I looked nervously at the bubbles in my pan and poured some more water on the fire.

Then I prepared for his arrival. I found a clean white plastic bucket and put it by the pan’s spout. I filled two buckets with water from the rain barrel. Gunter arrived. He turned off his tractor and looked over his shoulder. “People were following but I guess I lost them,” he said.

Then his family began to arrive. First came his son.

“I brought the cavalry,” he said.

Then came the son’s wife, their son (Gunter’s grandson), that man’s wife, and their three children: two sons and a daughter. It was like a scene from The Cat in the Hat Comes Back, when the Cat in the Hat (played by Gunter) takes off his hat and all the other cats (A, B, C, etc.) all appear in the snow. The son, the grandson and the great-grandsons all wore baseball caps and running shoes. I don’t think they’d thought their visit to their great-grandparents’ house (their great-grandmother, Elsa, who cannot walk and does not fit on the tractor, had stayed home) would include a trip to the forest.

Gunter’s son looked around.

“I don’t think I’ve been back here in 40 years,” he said.

“How does it look?”

“The same, except that there’s a structure,” he said, nodding to the unfinished sugar shack.
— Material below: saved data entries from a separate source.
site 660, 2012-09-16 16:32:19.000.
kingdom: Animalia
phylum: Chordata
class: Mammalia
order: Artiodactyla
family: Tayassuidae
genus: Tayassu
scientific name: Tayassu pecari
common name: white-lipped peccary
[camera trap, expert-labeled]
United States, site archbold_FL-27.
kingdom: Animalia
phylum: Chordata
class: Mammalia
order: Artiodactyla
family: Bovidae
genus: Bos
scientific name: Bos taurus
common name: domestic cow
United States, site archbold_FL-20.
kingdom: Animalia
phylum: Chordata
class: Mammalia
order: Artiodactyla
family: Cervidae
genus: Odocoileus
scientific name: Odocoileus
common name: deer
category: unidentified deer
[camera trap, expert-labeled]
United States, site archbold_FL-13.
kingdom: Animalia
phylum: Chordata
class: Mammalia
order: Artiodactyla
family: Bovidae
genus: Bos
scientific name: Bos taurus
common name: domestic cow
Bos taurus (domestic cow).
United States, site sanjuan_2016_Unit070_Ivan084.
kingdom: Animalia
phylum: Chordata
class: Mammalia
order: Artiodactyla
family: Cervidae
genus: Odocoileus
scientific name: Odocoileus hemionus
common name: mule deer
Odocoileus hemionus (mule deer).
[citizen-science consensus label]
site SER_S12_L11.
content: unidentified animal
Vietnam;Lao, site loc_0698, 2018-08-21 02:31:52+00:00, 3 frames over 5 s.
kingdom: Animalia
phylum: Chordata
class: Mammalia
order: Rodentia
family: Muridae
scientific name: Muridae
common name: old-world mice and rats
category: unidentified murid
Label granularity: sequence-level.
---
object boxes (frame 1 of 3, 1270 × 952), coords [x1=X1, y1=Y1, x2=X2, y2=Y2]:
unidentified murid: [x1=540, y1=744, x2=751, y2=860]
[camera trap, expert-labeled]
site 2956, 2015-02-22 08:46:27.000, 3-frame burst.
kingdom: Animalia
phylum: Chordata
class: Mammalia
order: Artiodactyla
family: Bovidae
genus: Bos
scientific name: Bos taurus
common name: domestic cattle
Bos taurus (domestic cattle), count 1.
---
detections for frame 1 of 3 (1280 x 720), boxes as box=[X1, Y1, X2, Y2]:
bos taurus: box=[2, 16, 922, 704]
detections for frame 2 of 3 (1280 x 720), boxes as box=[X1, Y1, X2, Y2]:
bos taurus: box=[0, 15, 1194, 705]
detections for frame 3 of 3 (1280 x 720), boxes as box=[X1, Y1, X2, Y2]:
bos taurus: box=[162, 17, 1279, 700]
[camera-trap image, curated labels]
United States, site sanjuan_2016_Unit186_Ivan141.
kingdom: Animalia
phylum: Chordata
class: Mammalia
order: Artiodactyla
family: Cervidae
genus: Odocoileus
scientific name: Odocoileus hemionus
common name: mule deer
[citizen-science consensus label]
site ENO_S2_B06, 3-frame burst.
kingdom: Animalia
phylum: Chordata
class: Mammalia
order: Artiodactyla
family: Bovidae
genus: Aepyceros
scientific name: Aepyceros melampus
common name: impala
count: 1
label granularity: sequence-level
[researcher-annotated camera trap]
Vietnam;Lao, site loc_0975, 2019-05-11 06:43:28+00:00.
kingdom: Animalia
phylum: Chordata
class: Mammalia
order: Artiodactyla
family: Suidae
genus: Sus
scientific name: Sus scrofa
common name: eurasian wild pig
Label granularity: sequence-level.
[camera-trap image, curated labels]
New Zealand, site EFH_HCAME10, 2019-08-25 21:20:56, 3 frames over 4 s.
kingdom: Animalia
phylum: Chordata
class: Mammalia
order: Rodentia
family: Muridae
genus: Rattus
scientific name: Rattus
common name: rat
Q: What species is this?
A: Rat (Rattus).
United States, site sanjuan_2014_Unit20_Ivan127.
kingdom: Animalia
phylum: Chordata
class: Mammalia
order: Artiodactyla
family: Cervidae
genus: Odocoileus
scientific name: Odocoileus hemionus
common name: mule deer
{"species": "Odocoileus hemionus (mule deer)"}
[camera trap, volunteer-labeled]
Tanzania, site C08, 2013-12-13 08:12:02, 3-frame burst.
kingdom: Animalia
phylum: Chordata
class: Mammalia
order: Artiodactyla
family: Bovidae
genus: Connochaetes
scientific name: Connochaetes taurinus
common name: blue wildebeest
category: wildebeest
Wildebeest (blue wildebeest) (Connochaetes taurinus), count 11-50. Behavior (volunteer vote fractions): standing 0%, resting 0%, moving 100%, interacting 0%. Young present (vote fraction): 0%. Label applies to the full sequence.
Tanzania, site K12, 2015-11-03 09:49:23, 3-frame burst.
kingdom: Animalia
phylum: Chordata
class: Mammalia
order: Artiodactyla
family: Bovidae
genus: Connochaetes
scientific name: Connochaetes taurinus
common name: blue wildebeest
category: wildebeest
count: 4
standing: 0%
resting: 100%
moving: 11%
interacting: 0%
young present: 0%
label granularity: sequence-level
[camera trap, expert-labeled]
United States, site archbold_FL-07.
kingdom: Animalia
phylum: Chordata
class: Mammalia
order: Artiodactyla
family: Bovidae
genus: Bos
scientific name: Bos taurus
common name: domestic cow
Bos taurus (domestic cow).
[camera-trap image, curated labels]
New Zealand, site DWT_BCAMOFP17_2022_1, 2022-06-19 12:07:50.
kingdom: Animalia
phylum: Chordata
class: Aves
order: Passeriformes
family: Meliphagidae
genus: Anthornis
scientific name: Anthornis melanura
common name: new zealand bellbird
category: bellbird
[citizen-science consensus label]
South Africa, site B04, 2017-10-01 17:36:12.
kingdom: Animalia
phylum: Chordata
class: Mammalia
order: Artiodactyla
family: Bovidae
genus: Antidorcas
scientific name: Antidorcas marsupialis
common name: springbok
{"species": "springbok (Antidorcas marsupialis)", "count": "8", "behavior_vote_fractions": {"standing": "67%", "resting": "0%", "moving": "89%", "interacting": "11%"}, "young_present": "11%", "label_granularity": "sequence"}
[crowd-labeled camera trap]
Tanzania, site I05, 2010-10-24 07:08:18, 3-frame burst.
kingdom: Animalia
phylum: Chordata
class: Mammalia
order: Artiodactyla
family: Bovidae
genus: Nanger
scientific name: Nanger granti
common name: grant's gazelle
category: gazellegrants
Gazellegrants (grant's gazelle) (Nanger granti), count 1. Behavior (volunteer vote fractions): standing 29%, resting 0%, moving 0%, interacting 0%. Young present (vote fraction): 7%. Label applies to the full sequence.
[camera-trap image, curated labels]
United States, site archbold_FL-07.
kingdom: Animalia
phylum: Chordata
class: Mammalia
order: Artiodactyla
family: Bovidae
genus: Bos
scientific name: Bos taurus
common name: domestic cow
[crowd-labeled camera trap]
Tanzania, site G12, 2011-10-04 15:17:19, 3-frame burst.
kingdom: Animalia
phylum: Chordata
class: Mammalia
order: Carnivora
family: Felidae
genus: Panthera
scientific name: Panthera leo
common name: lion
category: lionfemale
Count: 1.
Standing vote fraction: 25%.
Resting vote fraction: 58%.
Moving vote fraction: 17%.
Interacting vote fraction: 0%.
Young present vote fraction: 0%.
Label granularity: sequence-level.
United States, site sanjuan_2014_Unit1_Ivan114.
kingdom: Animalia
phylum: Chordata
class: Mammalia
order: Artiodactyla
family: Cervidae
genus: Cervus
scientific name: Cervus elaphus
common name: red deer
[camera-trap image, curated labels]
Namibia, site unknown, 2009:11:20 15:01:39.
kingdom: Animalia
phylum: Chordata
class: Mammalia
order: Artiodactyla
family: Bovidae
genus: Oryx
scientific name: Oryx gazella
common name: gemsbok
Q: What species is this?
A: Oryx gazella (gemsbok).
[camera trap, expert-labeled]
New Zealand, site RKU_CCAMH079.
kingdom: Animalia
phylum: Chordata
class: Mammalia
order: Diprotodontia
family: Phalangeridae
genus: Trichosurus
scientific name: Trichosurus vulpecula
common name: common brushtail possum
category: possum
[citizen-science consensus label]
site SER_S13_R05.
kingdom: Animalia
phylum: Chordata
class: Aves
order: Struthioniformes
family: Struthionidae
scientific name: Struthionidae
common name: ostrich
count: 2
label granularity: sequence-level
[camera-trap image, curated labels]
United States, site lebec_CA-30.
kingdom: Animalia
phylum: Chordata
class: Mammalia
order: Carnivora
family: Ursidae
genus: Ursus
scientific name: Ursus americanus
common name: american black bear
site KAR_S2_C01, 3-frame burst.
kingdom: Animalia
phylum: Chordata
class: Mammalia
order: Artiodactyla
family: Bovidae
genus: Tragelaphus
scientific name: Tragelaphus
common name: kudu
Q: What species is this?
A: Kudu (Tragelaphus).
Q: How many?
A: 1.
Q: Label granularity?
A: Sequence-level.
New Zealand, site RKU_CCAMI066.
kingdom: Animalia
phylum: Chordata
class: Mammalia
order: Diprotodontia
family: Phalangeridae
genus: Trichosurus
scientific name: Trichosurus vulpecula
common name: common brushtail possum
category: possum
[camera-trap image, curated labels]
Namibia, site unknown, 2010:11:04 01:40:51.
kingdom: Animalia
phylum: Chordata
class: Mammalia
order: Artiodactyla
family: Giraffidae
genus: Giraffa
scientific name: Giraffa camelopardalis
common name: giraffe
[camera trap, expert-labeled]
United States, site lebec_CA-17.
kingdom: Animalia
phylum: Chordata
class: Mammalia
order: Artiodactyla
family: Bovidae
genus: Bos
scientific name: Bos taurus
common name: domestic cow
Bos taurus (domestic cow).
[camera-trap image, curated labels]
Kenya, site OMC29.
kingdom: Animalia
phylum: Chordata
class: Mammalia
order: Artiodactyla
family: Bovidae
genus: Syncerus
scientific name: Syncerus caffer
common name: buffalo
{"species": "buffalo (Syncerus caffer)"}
“Okay Gunter,” I said. “You hold the bucket. I’ll pour in the molten syrup. “And you,” I said to his son, “be ready to pour water into the empty pan.” This is a crucial detail so the pan doesn’t burn on the heat, and to heat water to wash out the pan.

Everyone manned their station. Hot foaming syrup soon filled the white bucket.

Then all nine joined me into the shack. Plastic sheeting covers its walls.

“Hmm. I wonder what is the R-value of this place?” quipped the son, who is a builder.

“Well, a sugar shack is not a place you want to keep warm,” I said. “In fact you want to keep it cool.”

One of the great-grandsons, who is 14, had helped by opening the door. I strained the syrup through a felt cone and caught some in a jar to give him a taste. Then I filled a jar and gave it to his grandmother.

They all left. Gunter stayed and held the funnel as I filled many small and larger jars with syrup. The sun shone. I had stripped to my t-shirt in the heat of the action; now I felt the chill and put on my jacket.

Gunter climbed on his tractor and rumbled off. The water in the pan was now hot and I stayed and scrubbed my pan a long time in the fading light.

I guess I am not so good at social distancing after all. Still, everyone kept their gloves on so I think the whole thing went off without too much risk to anyone’s health.

In fact I think the “fresh nose,” as my mom would call it, did everyone some good.